Si les interventions contraires à l’économie de marché, telles que les violations de contrats et du droit, l’abus du système monétaire à des fins de pouvoir, les transferts de crédits et l’endettement incontrôlés ainsi que l’abus de pouvoir de la BCE, ne peuvent être terminées par la raison politique, une correction forcée sera, en fin de compte, imposée par les forces du marché. L’économie de marché nous dit qu’il n’est pas possible de maintenir un simulacre d’épanouissement débridé comme au cours des années passées, que les dettes des banques, des pays et des entreprises ne peuvent augmenter indéfiniment et que même un taux d’intérêt zéro (élimination du système des prix) dans le système financier ne peut pas fonctionner à long terme. Le truisme de la science des finances a toujours été qu’à un moment donné arrive le jour du paiement et ceux ne pouvant pas payer deviennent les perdants et vont sombrer.

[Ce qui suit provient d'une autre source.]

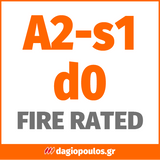 Vitextherm Granikot Fire Resistant Υψηλής Ποιότητας Ακρυλικός Μη Αναφλέξιμος Σοβάς Θερμομόνωσης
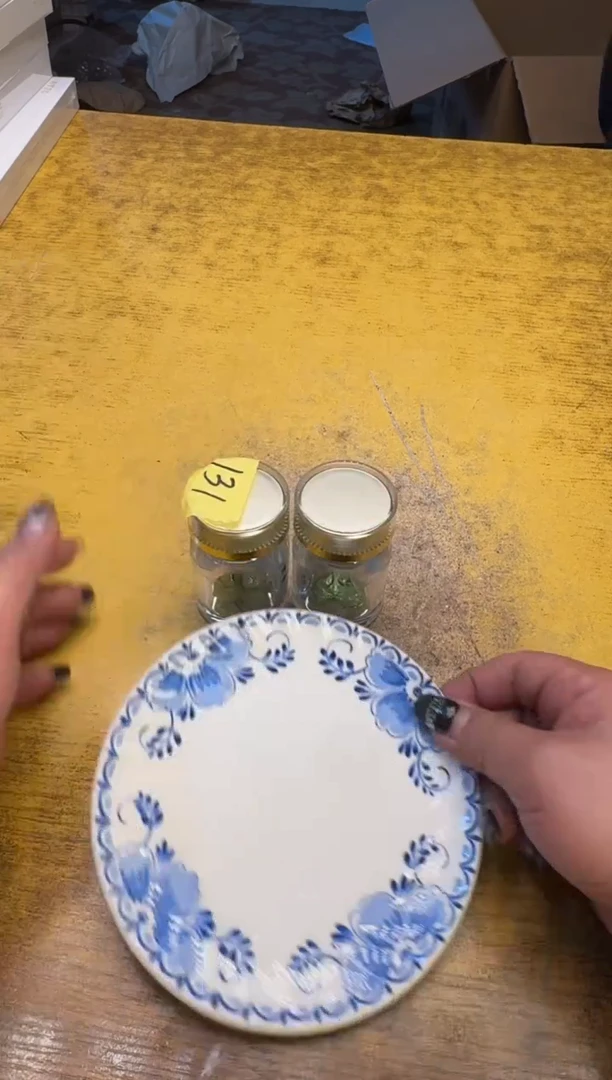 天****?瓷器瓷器瑕疵破破131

Les risques sont si élevés – les Etats-Unis ont 22 000 milliards de dollars de dettes, l’UE 2300 milliards d’euros de dettes, et la plupart des grandes banques en ont des dizaines de fois leurs fonds propres – que le ralentissement débutant actuellement pourrait causer la disparition massive d’entreprises, de banques et d’Etats, si la récession débutée entraîne un crash de plus de 5% de notre économie.2 L’effondrement d’entreprises, de banques ou d’Etats va aussi faire éclater la bulle financière, transformer l’abondance d’argent en pénurie et imposer à nouveau des taux d’intérêt normaux sur le marché au lieu d’un intérêt zéro.
Il est réellement dommage que cette correction et réorganisation nécessaire n’aient pas eu lieu plus tôt, suite à la raison politique, avec des dommages indirects mineurs, mais qu’elles doivent maintenant être imposées involontairement par les forces du marché avec un maximum de dommages.    •

(Traduction Horizons et débats)

1    cf. Perkins, John. Les confessions d’un assassin financier. Révélations sur la manipulation des économies du monde par les Etats-Unis. alTerre 2005.